| DATASET EXTRACT |

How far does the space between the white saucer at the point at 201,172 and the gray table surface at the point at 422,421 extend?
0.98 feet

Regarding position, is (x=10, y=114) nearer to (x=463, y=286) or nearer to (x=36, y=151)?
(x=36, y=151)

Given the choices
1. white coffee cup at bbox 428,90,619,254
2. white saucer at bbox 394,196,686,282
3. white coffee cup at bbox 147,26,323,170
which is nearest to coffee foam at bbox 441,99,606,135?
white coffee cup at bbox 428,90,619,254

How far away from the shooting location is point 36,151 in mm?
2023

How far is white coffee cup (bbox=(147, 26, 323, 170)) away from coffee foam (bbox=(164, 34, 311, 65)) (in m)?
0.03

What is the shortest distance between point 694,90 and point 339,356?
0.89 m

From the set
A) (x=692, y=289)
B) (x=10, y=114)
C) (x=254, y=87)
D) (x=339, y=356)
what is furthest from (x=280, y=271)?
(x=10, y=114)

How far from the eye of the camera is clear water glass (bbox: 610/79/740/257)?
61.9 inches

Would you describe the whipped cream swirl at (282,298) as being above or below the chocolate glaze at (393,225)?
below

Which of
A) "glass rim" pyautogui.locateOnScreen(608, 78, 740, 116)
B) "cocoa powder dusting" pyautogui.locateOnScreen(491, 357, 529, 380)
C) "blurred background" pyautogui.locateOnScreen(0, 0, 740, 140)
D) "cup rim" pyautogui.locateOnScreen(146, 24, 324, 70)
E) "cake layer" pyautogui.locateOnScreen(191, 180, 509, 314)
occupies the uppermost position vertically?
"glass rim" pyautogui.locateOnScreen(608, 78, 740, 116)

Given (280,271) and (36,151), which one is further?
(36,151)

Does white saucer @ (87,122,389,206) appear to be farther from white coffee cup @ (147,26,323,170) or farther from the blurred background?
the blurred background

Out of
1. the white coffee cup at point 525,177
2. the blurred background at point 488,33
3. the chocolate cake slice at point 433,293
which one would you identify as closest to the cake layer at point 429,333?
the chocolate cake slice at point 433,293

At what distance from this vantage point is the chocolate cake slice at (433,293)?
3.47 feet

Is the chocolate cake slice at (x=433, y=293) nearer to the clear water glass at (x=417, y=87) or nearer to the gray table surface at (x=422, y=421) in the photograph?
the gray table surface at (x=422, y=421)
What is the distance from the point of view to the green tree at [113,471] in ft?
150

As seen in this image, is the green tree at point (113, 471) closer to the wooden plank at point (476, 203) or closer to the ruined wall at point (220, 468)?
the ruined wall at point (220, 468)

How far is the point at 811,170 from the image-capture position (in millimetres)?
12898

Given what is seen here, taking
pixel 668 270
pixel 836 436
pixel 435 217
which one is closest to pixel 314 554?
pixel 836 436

| STATED EXERCISE |
Recast the material above as a Markdown table with the columns Row and Line. Number each non-blank line in order and omit the blank ones.

| THE RESPONSE |
| Row | Line |
|---|---|
| 1 | How far does the space between the white saucer at the point at 201,172 and the gray table surface at the point at 422,421 extend? |
| 2 | 0.98 feet |
| 3 | Regarding position, is (x=10, y=114) nearer to (x=463, y=286) or nearer to (x=36, y=151)? |
| 4 | (x=36, y=151) |
| 5 | Given the choices |
| 6 | 1. white coffee cup at bbox 428,90,619,254 |
| 7 | 2. white saucer at bbox 394,196,686,282 |
| 8 | 3. white coffee cup at bbox 147,26,323,170 |
| 9 | which is nearest to coffee foam at bbox 441,99,606,135? |
| 10 | white coffee cup at bbox 428,90,619,254 |
| 11 | How far away from the shooting location is point 36,151 in mm? |
| 12 | 2023 |
| 13 | How far is white coffee cup (bbox=(147, 26, 323, 170)) away from coffee foam (bbox=(164, 34, 311, 65)) (in m)? |
| 14 | 0.03 |
| 15 | What is the shortest distance between point 694,90 and point 339,356? |
| 16 | 0.89 m |
| 17 | From the set |
| 18 | A) (x=692, y=289) |
| 19 | B) (x=10, y=114) |
| 20 | C) (x=254, y=87) |
| 21 | D) (x=339, y=356) |
| 22 | what is furthest from (x=280, y=271)? |
| 23 | (x=10, y=114) |
| 24 | How far from the eye of the camera is clear water glass (bbox: 610/79/740/257)? |
| 25 | 61.9 inches |
| 26 | Would you describe the whipped cream swirl at (282,298) as being above or below the chocolate glaze at (393,225)? |
| 27 | below |
| 28 | Which of |
| 29 | A) "glass rim" pyautogui.locateOnScreen(608, 78, 740, 116) |
| 30 | B) "cocoa powder dusting" pyautogui.locateOnScreen(491, 357, 529, 380) |
| 31 | C) "blurred background" pyautogui.locateOnScreen(0, 0, 740, 140) |
| 32 | D) "cup rim" pyautogui.locateOnScreen(146, 24, 324, 70) |
| 33 | E) "cake layer" pyautogui.locateOnScreen(191, 180, 509, 314) |
| 34 | occupies the uppermost position vertically? |
| 35 | "glass rim" pyautogui.locateOnScreen(608, 78, 740, 116) |
| 36 | Given (280,271) and (36,151), which one is further? |
| 37 | (36,151) |
| 38 | Does white saucer @ (87,122,389,206) appear to be farther from white coffee cup @ (147,26,323,170) or farther from the blurred background? |
| 39 | the blurred background |
| 40 | Out of |
| 41 | 1. the white coffee cup at point 525,177 |
| 42 | 2. the blurred background at point 488,33 |
| 43 | 3. the chocolate cake slice at point 433,293 |
| 44 | which one would you identify as closest to the cake layer at point 429,333? |
| 45 | the chocolate cake slice at point 433,293 |
| 46 | At what distance from this vantage point is the chocolate cake slice at (433,293)? |
| 47 | 3.47 feet |
| 48 | Is the chocolate cake slice at (x=433, y=293) nearer to the clear water glass at (x=417, y=87) or nearer to the gray table surface at (x=422, y=421) in the photograph? |
| 49 | the gray table surface at (x=422, y=421) |
| 50 | What is the distance from the point of view to the green tree at [113,471] in ft? |
| 51 | 150 |
| 52 | As seen in this image, is the green tree at point (113, 471) closer to the wooden plank at point (476, 203) or closer to the ruined wall at point (220, 468)? |
| 53 | the ruined wall at point (220, 468) |
| 54 | How far is the point at 811,170 from the image-capture position (in millimetres)? |
| 55 | 12898 |
| 56 | Given what is seen here, taking |
| 57 | pixel 668 270 |
| 58 | pixel 836 436 |
| 59 | pixel 435 217 |
| 60 | which one is closest to pixel 314 554? |
| 61 | pixel 836 436 |